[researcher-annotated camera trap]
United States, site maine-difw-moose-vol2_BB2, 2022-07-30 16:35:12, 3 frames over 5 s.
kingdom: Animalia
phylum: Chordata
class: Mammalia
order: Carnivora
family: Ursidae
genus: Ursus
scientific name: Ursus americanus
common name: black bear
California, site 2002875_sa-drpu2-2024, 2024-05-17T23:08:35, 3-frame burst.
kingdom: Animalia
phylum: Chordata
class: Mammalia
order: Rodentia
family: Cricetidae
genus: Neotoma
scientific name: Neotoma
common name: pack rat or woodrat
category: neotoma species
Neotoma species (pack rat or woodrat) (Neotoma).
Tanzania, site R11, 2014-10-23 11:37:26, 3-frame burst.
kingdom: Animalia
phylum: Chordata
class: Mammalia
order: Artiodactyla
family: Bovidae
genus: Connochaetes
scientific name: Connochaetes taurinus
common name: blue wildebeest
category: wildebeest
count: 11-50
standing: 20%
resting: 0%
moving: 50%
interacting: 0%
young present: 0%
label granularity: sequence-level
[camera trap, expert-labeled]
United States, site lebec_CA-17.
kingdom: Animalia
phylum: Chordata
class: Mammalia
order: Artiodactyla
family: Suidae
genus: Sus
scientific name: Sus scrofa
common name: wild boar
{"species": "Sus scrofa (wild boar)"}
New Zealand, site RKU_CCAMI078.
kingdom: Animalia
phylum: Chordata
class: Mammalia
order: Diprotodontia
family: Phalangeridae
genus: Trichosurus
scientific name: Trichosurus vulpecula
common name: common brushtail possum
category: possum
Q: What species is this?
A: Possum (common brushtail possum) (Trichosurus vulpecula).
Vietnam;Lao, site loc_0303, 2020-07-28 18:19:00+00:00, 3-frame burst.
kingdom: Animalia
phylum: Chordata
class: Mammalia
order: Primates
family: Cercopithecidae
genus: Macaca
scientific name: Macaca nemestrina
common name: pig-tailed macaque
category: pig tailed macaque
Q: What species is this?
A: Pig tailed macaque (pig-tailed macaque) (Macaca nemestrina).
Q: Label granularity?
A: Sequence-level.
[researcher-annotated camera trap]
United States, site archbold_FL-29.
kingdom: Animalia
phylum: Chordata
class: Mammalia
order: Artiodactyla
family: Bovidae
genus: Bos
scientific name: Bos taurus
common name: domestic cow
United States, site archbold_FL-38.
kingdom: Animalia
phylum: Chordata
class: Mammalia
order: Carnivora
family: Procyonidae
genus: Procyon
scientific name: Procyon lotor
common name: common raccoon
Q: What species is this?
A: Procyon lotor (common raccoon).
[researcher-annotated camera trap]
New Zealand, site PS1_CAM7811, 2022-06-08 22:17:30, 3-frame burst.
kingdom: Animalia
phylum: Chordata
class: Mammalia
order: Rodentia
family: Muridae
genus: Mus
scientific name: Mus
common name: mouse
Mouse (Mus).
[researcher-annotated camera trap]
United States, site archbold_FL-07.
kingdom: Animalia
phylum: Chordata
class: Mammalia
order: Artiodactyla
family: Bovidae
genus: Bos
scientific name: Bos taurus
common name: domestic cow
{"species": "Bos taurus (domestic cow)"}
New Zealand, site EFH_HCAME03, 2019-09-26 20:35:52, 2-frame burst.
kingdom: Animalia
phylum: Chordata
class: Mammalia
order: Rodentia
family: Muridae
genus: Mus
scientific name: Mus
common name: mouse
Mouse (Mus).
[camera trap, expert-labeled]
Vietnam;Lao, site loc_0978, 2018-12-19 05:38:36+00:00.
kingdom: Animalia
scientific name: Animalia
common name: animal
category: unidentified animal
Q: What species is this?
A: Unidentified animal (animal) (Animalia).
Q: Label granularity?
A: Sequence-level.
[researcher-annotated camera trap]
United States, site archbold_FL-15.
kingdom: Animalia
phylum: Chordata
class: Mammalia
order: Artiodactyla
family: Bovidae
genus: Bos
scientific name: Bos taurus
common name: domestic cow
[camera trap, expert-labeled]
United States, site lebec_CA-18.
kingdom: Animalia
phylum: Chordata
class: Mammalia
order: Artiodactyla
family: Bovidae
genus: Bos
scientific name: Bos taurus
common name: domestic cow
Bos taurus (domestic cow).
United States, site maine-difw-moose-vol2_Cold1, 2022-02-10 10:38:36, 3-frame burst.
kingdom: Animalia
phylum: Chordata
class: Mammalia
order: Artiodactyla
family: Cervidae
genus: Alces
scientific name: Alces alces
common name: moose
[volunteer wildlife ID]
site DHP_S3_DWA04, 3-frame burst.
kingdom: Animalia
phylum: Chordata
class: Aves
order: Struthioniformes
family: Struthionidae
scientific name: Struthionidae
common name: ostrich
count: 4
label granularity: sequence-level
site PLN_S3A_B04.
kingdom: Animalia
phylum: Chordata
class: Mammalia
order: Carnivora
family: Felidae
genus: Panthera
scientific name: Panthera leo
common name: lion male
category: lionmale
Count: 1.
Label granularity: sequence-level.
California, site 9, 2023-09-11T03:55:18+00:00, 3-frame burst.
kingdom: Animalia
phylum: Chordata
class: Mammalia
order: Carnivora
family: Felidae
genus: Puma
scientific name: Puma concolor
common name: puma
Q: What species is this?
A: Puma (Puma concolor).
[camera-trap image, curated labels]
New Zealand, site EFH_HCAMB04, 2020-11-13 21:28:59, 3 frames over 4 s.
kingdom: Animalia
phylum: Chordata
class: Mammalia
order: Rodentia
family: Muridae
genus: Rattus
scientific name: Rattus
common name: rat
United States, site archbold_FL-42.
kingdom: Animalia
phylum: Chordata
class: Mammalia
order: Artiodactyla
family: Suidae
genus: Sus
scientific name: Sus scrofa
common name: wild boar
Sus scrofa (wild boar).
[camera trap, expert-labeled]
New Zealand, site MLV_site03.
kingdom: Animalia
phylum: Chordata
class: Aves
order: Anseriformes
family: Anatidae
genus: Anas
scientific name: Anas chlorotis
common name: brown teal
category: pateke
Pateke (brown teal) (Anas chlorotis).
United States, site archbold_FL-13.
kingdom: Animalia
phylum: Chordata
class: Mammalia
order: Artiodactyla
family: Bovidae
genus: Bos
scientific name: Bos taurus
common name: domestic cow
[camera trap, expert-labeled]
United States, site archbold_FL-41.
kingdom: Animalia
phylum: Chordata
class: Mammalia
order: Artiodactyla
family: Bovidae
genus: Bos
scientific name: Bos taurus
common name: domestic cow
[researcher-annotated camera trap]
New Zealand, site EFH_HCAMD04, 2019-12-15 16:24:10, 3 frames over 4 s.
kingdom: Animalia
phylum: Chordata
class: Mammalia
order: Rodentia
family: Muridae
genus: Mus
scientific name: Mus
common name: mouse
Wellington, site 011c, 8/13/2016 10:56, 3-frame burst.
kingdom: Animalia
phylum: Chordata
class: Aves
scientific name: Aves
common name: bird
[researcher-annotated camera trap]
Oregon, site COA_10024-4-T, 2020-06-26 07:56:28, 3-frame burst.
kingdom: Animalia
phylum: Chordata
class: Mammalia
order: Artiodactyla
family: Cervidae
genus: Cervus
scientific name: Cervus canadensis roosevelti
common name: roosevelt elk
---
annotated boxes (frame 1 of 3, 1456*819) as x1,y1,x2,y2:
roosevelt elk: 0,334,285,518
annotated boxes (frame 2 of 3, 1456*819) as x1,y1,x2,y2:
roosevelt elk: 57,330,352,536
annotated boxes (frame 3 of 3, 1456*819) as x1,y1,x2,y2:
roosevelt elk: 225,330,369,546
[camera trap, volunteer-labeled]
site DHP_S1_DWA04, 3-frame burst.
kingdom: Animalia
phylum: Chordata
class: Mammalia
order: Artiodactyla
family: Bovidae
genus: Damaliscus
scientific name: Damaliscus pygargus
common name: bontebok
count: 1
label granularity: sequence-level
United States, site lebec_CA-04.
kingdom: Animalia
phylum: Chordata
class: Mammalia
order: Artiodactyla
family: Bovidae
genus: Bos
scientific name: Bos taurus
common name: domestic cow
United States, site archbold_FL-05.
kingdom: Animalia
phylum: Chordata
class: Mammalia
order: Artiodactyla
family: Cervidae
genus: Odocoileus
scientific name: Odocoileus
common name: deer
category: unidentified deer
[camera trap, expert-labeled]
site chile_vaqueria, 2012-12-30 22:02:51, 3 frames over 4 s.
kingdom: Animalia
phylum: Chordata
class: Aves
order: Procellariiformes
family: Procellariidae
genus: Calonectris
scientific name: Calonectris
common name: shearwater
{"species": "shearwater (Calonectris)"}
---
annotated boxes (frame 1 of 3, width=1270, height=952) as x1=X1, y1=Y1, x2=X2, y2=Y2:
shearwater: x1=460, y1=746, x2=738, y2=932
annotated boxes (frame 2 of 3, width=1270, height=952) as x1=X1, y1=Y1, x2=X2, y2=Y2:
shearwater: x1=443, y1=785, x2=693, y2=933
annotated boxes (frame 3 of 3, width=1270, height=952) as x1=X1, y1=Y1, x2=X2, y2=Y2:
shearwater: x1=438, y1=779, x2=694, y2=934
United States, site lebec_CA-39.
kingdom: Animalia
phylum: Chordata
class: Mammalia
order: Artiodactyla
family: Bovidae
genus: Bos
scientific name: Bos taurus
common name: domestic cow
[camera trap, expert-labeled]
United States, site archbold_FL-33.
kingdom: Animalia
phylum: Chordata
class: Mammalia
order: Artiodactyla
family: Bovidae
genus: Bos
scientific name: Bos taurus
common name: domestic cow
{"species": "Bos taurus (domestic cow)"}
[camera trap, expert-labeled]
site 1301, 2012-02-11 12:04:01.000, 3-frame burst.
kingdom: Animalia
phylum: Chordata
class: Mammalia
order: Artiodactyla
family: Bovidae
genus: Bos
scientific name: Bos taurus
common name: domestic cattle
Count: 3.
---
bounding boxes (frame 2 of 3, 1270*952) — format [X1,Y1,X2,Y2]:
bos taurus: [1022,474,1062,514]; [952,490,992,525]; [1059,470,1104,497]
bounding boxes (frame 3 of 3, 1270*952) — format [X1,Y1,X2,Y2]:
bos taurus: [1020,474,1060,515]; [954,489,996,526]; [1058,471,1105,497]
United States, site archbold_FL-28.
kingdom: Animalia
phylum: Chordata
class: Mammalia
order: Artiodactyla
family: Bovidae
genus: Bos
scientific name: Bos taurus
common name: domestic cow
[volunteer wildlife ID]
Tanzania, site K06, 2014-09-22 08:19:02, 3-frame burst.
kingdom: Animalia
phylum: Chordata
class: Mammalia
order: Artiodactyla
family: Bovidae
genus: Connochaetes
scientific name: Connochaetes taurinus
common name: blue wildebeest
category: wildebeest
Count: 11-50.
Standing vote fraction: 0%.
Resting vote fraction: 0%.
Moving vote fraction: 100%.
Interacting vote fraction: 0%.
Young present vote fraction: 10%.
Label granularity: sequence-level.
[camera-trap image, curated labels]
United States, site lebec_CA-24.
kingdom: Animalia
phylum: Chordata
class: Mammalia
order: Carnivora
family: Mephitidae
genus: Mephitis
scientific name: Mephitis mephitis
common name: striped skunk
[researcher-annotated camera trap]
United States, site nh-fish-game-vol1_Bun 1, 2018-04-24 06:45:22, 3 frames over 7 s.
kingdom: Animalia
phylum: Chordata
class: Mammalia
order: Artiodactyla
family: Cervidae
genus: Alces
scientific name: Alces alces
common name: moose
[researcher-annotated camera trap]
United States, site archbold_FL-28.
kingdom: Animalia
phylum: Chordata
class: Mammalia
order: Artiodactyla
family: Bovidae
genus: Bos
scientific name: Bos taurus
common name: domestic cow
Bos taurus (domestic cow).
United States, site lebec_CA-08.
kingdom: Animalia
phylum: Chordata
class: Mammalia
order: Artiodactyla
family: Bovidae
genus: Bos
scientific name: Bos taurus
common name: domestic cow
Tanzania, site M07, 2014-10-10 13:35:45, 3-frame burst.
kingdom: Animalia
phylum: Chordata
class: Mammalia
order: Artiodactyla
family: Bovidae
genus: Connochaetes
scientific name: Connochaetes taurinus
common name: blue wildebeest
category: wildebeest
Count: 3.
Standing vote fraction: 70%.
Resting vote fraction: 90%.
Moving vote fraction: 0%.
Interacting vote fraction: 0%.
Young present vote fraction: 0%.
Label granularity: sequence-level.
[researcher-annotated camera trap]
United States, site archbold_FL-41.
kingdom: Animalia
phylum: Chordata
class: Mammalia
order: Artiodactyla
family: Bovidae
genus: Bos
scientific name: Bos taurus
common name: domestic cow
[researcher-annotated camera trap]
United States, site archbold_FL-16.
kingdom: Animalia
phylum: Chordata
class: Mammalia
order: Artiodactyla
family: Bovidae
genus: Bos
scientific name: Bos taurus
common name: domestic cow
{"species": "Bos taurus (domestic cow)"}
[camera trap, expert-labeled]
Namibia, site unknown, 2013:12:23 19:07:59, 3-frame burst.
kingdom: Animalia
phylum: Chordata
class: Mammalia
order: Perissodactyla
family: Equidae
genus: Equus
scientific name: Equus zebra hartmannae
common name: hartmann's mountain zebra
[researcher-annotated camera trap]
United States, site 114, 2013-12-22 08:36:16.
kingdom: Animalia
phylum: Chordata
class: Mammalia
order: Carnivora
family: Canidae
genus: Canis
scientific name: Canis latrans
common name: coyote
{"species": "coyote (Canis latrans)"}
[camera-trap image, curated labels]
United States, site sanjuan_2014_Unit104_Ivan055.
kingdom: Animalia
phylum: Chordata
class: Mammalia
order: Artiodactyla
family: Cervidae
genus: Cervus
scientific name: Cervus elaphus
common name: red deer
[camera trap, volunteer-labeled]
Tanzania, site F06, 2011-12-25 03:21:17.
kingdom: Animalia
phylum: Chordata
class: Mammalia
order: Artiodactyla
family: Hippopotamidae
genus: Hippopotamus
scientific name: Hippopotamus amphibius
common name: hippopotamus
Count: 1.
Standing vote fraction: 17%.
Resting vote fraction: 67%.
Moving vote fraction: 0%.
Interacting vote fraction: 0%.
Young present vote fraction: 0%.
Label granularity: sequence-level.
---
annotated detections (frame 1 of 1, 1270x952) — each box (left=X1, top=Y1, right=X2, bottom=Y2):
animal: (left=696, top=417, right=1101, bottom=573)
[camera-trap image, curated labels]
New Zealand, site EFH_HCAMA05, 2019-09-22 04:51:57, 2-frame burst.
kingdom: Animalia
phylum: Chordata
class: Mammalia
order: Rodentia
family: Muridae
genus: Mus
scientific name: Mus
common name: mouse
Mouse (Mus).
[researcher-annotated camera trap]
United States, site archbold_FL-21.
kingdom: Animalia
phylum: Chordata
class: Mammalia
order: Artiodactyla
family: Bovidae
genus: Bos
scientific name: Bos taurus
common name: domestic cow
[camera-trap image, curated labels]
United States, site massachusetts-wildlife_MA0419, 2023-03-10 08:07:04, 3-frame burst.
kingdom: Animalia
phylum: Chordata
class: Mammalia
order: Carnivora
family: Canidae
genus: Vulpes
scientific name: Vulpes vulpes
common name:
■ ■ ■ ■ ■ ■ ■
## Directions
Check each line of the records for the string "difw" and copy those that have it.

## Task output
United States, site maine-difw-moose-vol2_BB2, 2022-07-30 16:35:12, 3 frames over 5 s.
United States, site maine-difw-moose-vol2_Cold1, 2022-02-10 10:38:36, 3-frame burst.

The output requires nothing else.